Tuesday, January 4, 2011

Christmas in Mexico

Freshly made tamales stuffed with spicy beef, menudo steaming on the back stove, too many kids running underfoot shouting and playing, an excited air of anticipation to the house. You wouldn’t guess it’s an apartment in northern Sonora, Mexico – it’s just Abuelita’s house to us. Warmth, joy and family was what Christmas in Mexico was about this year. A last-minute excursion all the way from Houston, Texas – we drove fifteen hours in one day to save time and money – we spent precious time with the family we left in the southwest when we migrated to Texas sixteen months ago. After building more memories, eating way too much delicious holiday food Mexican style, and visiting Nana Antonia’s gravesite, we headed back home. Another fifteen-hour drive straight through.


It was on that drive home that I realized how hard this trip had really been. Not for the kids, they had the usual “too much fun, candy and fireworks!” But for Juan. And his siblings. And Zenon (Abuelito), and everyone else who loves Kikey (Abuelita) and her family.  This was the first family Christmas in Mexico in twenty-two years.
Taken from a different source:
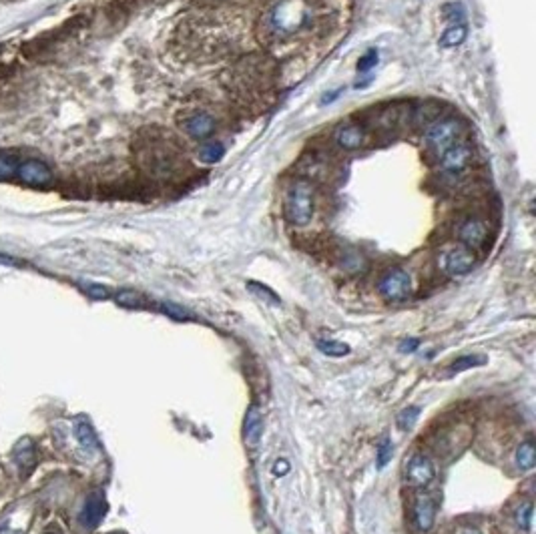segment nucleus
Masks as SVG:
<instances>
[{"mask_svg": "<svg viewBox=\"0 0 536 534\" xmlns=\"http://www.w3.org/2000/svg\"><path fill=\"white\" fill-rule=\"evenodd\" d=\"M418 416H420V408H418V406H408V408L402 410L400 416H398V428H400V430H410V428L416 424Z\"/></svg>", "mask_w": 536, "mask_h": 534, "instance_id": "obj_24", "label": "nucleus"}, {"mask_svg": "<svg viewBox=\"0 0 536 534\" xmlns=\"http://www.w3.org/2000/svg\"><path fill=\"white\" fill-rule=\"evenodd\" d=\"M287 470H289V464H287V462H285V460L275 462V466H273V474H275V476L287 474Z\"/></svg>", "mask_w": 536, "mask_h": 534, "instance_id": "obj_32", "label": "nucleus"}, {"mask_svg": "<svg viewBox=\"0 0 536 534\" xmlns=\"http://www.w3.org/2000/svg\"><path fill=\"white\" fill-rule=\"evenodd\" d=\"M20 161L13 153H0V179H11L18 173Z\"/></svg>", "mask_w": 536, "mask_h": 534, "instance_id": "obj_22", "label": "nucleus"}, {"mask_svg": "<svg viewBox=\"0 0 536 534\" xmlns=\"http://www.w3.org/2000/svg\"><path fill=\"white\" fill-rule=\"evenodd\" d=\"M75 436L76 440L81 442V446H85V448L97 446V434H95L89 422H85V420H78L75 424Z\"/></svg>", "mask_w": 536, "mask_h": 534, "instance_id": "obj_20", "label": "nucleus"}, {"mask_svg": "<svg viewBox=\"0 0 536 534\" xmlns=\"http://www.w3.org/2000/svg\"><path fill=\"white\" fill-rule=\"evenodd\" d=\"M161 310H163L167 315H171L173 320H191V315L189 313L185 312L183 308H179V306H175V303H161Z\"/></svg>", "mask_w": 536, "mask_h": 534, "instance_id": "obj_28", "label": "nucleus"}, {"mask_svg": "<svg viewBox=\"0 0 536 534\" xmlns=\"http://www.w3.org/2000/svg\"><path fill=\"white\" fill-rule=\"evenodd\" d=\"M336 143L343 151H356L364 145V131L357 125H342L336 131Z\"/></svg>", "mask_w": 536, "mask_h": 534, "instance_id": "obj_15", "label": "nucleus"}, {"mask_svg": "<svg viewBox=\"0 0 536 534\" xmlns=\"http://www.w3.org/2000/svg\"><path fill=\"white\" fill-rule=\"evenodd\" d=\"M406 482L412 486V488H426L430 486L436 478V464L432 462L430 456L426 454H412V458L406 464Z\"/></svg>", "mask_w": 536, "mask_h": 534, "instance_id": "obj_4", "label": "nucleus"}, {"mask_svg": "<svg viewBox=\"0 0 536 534\" xmlns=\"http://www.w3.org/2000/svg\"><path fill=\"white\" fill-rule=\"evenodd\" d=\"M249 289H254V292H257V296L266 297V299H269L271 303H280V297L275 296V294H273L271 289H268L266 285H259V283L252 282V283H249Z\"/></svg>", "mask_w": 536, "mask_h": 534, "instance_id": "obj_29", "label": "nucleus"}, {"mask_svg": "<svg viewBox=\"0 0 536 534\" xmlns=\"http://www.w3.org/2000/svg\"><path fill=\"white\" fill-rule=\"evenodd\" d=\"M104 512H106V502H104L103 494L99 492H92L87 502L83 506V512H81V522L87 526V528H97L103 520Z\"/></svg>", "mask_w": 536, "mask_h": 534, "instance_id": "obj_11", "label": "nucleus"}, {"mask_svg": "<svg viewBox=\"0 0 536 534\" xmlns=\"http://www.w3.org/2000/svg\"><path fill=\"white\" fill-rule=\"evenodd\" d=\"M87 292H89L90 297H97V299H106L109 297V289L103 285H89Z\"/></svg>", "mask_w": 536, "mask_h": 534, "instance_id": "obj_30", "label": "nucleus"}, {"mask_svg": "<svg viewBox=\"0 0 536 534\" xmlns=\"http://www.w3.org/2000/svg\"><path fill=\"white\" fill-rule=\"evenodd\" d=\"M145 157H149V159H143V161H147V169L153 171V173H157V175H167L171 169H173V155H171V151L167 147H155V145H151L145 151Z\"/></svg>", "mask_w": 536, "mask_h": 534, "instance_id": "obj_13", "label": "nucleus"}, {"mask_svg": "<svg viewBox=\"0 0 536 534\" xmlns=\"http://www.w3.org/2000/svg\"><path fill=\"white\" fill-rule=\"evenodd\" d=\"M376 62H378V50L372 48V50H368L362 59L357 60V71L359 73H368L370 69L376 67Z\"/></svg>", "mask_w": 536, "mask_h": 534, "instance_id": "obj_26", "label": "nucleus"}, {"mask_svg": "<svg viewBox=\"0 0 536 534\" xmlns=\"http://www.w3.org/2000/svg\"><path fill=\"white\" fill-rule=\"evenodd\" d=\"M390 460H392V444L390 440H382L378 448V468H384Z\"/></svg>", "mask_w": 536, "mask_h": 534, "instance_id": "obj_27", "label": "nucleus"}, {"mask_svg": "<svg viewBox=\"0 0 536 534\" xmlns=\"http://www.w3.org/2000/svg\"><path fill=\"white\" fill-rule=\"evenodd\" d=\"M536 462V450L532 440H524L516 450V464L521 470H532Z\"/></svg>", "mask_w": 536, "mask_h": 534, "instance_id": "obj_18", "label": "nucleus"}, {"mask_svg": "<svg viewBox=\"0 0 536 534\" xmlns=\"http://www.w3.org/2000/svg\"><path fill=\"white\" fill-rule=\"evenodd\" d=\"M225 155V147L219 143V141H209V143H203L199 151H197V157L203 161V163H217L221 161Z\"/></svg>", "mask_w": 536, "mask_h": 534, "instance_id": "obj_17", "label": "nucleus"}, {"mask_svg": "<svg viewBox=\"0 0 536 534\" xmlns=\"http://www.w3.org/2000/svg\"><path fill=\"white\" fill-rule=\"evenodd\" d=\"M468 36V27L466 22H454L450 25L444 34L440 36V46L442 48H454V46H460Z\"/></svg>", "mask_w": 536, "mask_h": 534, "instance_id": "obj_16", "label": "nucleus"}, {"mask_svg": "<svg viewBox=\"0 0 536 534\" xmlns=\"http://www.w3.org/2000/svg\"><path fill=\"white\" fill-rule=\"evenodd\" d=\"M317 350L328 357H342L350 354V345L338 340H317L315 341Z\"/></svg>", "mask_w": 536, "mask_h": 534, "instance_id": "obj_19", "label": "nucleus"}, {"mask_svg": "<svg viewBox=\"0 0 536 534\" xmlns=\"http://www.w3.org/2000/svg\"><path fill=\"white\" fill-rule=\"evenodd\" d=\"M486 362H488V360L484 356H462L448 368V374H460V371L476 368V366H484Z\"/></svg>", "mask_w": 536, "mask_h": 534, "instance_id": "obj_21", "label": "nucleus"}, {"mask_svg": "<svg viewBox=\"0 0 536 534\" xmlns=\"http://www.w3.org/2000/svg\"><path fill=\"white\" fill-rule=\"evenodd\" d=\"M462 135V125L456 119H440L432 123L426 131L424 143L436 155H442L444 151L456 145Z\"/></svg>", "mask_w": 536, "mask_h": 534, "instance_id": "obj_3", "label": "nucleus"}, {"mask_svg": "<svg viewBox=\"0 0 536 534\" xmlns=\"http://www.w3.org/2000/svg\"><path fill=\"white\" fill-rule=\"evenodd\" d=\"M315 16L312 0H277L263 13L257 30L268 45L285 43L310 32Z\"/></svg>", "mask_w": 536, "mask_h": 534, "instance_id": "obj_1", "label": "nucleus"}, {"mask_svg": "<svg viewBox=\"0 0 536 534\" xmlns=\"http://www.w3.org/2000/svg\"><path fill=\"white\" fill-rule=\"evenodd\" d=\"M117 303L123 306V308H129V310H137V308H143L145 306V299L141 297V294H137L133 289H121L119 294L115 296Z\"/></svg>", "mask_w": 536, "mask_h": 534, "instance_id": "obj_23", "label": "nucleus"}, {"mask_svg": "<svg viewBox=\"0 0 536 534\" xmlns=\"http://www.w3.org/2000/svg\"><path fill=\"white\" fill-rule=\"evenodd\" d=\"M532 512H535V506L532 502H524V505L518 508L516 512V524L521 526L524 533L530 530V524H532Z\"/></svg>", "mask_w": 536, "mask_h": 534, "instance_id": "obj_25", "label": "nucleus"}, {"mask_svg": "<svg viewBox=\"0 0 536 534\" xmlns=\"http://www.w3.org/2000/svg\"><path fill=\"white\" fill-rule=\"evenodd\" d=\"M16 175H18L20 181H25L27 185H34V187L48 185V183H50V179H53L50 169H48L43 161H36V159H30V161L20 163Z\"/></svg>", "mask_w": 536, "mask_h": 534, "instance_id": "obj_10", "label": "nucleus"}, {"mask_svg": "<svg viewBox=\"0 0 536 534\" xmlns=\"http://www.w3.org/2000/svg\"><path fill=\"white\" fill-rule=\"evenodd\" d=\"M458 238H460V241L464 243V247H468V249H478V247H482L486 238H488L486 223L480 221L476 217L466 219V221L460 225V229H458Z\"/></svg>", "mask_w": 536, "mask_h": 534, "instance_id": "obj_9", "label": "nucleus"}, {"mask_svg": "<svg viewBox=\"0 0 536 534\" xmlns=\"http://www.w3.org/2000/svg\"><path fill=\"white\" fill-rule=\"evenodd\" d=\"M313 183L310 179L299 177L296 179L285 193V201H283V213L285 219L294 225H308L313 217Z\"/></svg>", "mask_w": 536, "mask_h": 534, "instance_id": "obj_2", "label": "nucleus"}, {"mask_svg": "<svg viewBox=\"0 0 536 534\" xmlns=\"http://www.w3.org/2000/svg\"><path fill=\"white\" fill-rule=\"evenodd\" d=\"M183 131L195 141H203L215 131V121L211 119L207 113H195L183 121Z\"/></svg>", "mask_w": 536, "mask_h": 534, "instance_id": "obj_12", "label": "nucleus"}, {"mask_svg": "<svg viewBox=\"0 0 536 534\" xmlns=\"http://www.w3.org/2000/svg\"><path fill=\"white\" fill-rule=\"evenodd\" d=\"M378 289L387 301H404L412 292V280L404 269H392L380 280Z\"/></svg>", "mask_w": 536, "mask_h": 534, "instance_id": "obj_5", "label": "nucleus"}, {"mask_svg": "<svg viewBox=\"0 0 536 534\" xmlns=\"http://www.w3.org/2000/svg\"><path fill=\"white\" fill-rule=\"evenodd\" d=\"M442 261L448 275H466L468 271H472L476 257H474V252L468 247H454L444 255Z\"/></svg>", "mask_w": 536, "mask_h": 534, "instance_id": "obj_6", "label": "nucleus"}, {"mask_svg": "<svg viewBox=\"0 0 536 534\" xmlns=\"http://www.w3.org/2000/svg\"><path fill=\"white\" fill-rule=\"evenodd\" d=\"M261 432H263V416L257 406H249V410L245 414V424H243L245 442L249 446H255L261 438Z\"/></svg>", "mask_w": 536, "mask_h": 534, "instance_id": "obj_14", "label": "nucleus"}, {"mask_svg": "<svg viewBox=\"0 0 536 534\" xmlns=\"http://www.w3.org/2000/svg\"><path fill=\"white\" fill-rule=\"evenodd\" d=\"M472 161V149L466 143H456L440 155V165L446 173H462Z\"/></svg>", "mask_w": 536, "mask_h": 534, "instance_id": "obj_7", "label": "nucleus"}, {"mask_svg": "<svg viewBox=\"0 0 536 534\" xmlns=\"http://www.w3.org/2000/svg\"><path fill=\"white\" fill-rule=\"evenodd\" d=\"M412 516H414V524L420 533H428L432 530L436 524V500L430 494H420L414 500V508H412Z\"/></svg>", "mask_w": 536, "mask_h": 534, "instance_id": "obj_8", "label": "nucleus"}, {"mask_svg": "<svg viewBox=\"0 0 536 534\" xmlns=\"http://www.w3.org/2000/svg\"><path fill=\"white\" fill-rule=\"evenodd\" d=\"M460 534H482L478 528H474V526H466V528H462Z\"/></svg>", "mask_w": 536, "mask_h": 534, "instance_id": "obj_33", "label": "nucleus"}, {"mask_svg": "<svg viewBox=\"0 0 536 534\" xmlns=\"http://www.w3.org/2000/svg\"><path fill=\"white\" fill-rule=\"evenodd\" d=\"M418 345H420V340H404V343H400V352L402 354H406V352H414L416 350Z\"/></svg>", "mask_w": 536, "mask_h": 534, "instance_id": "obj_31", "label": "nucleus"}]
</instances>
She lives in that apartment now, located just a few yards from the fence that towers over the border between Mexico and Arizona. Just a few miles on the other side of the fence sits her ghost-like house, empty of her matronly spirit, no mouth-watering smells in her kitchen. No more sitting under the cool, expansive porch next to the rosebushes, watching the kids play baseball. There is no one swinging quietly on the porch swing, spitting out sunflower seed shells while the bees cruise the garden.

I realize that this is a familiar story for too many in this country now. There are far more tragic stories out there, children separated from their families, spouses forced apart by the law. But when it happens to your own, and you live a moment in their struggle, and experience just a glimpse of their pain, it changes perspective a bit. Just a bit.

So we accept this new trial; anyway, what can be done? We stand by our Abuelita and try to give her enough hugs, enough love, to last until the next visit. She does have family there, thank God. They take good care of her and are truly holding down the fort. So we pray for them all; for strength to get through this, creativity to find a better way if there is one, and most of all, that God keep everyone safe and healthy, as He so graciously does.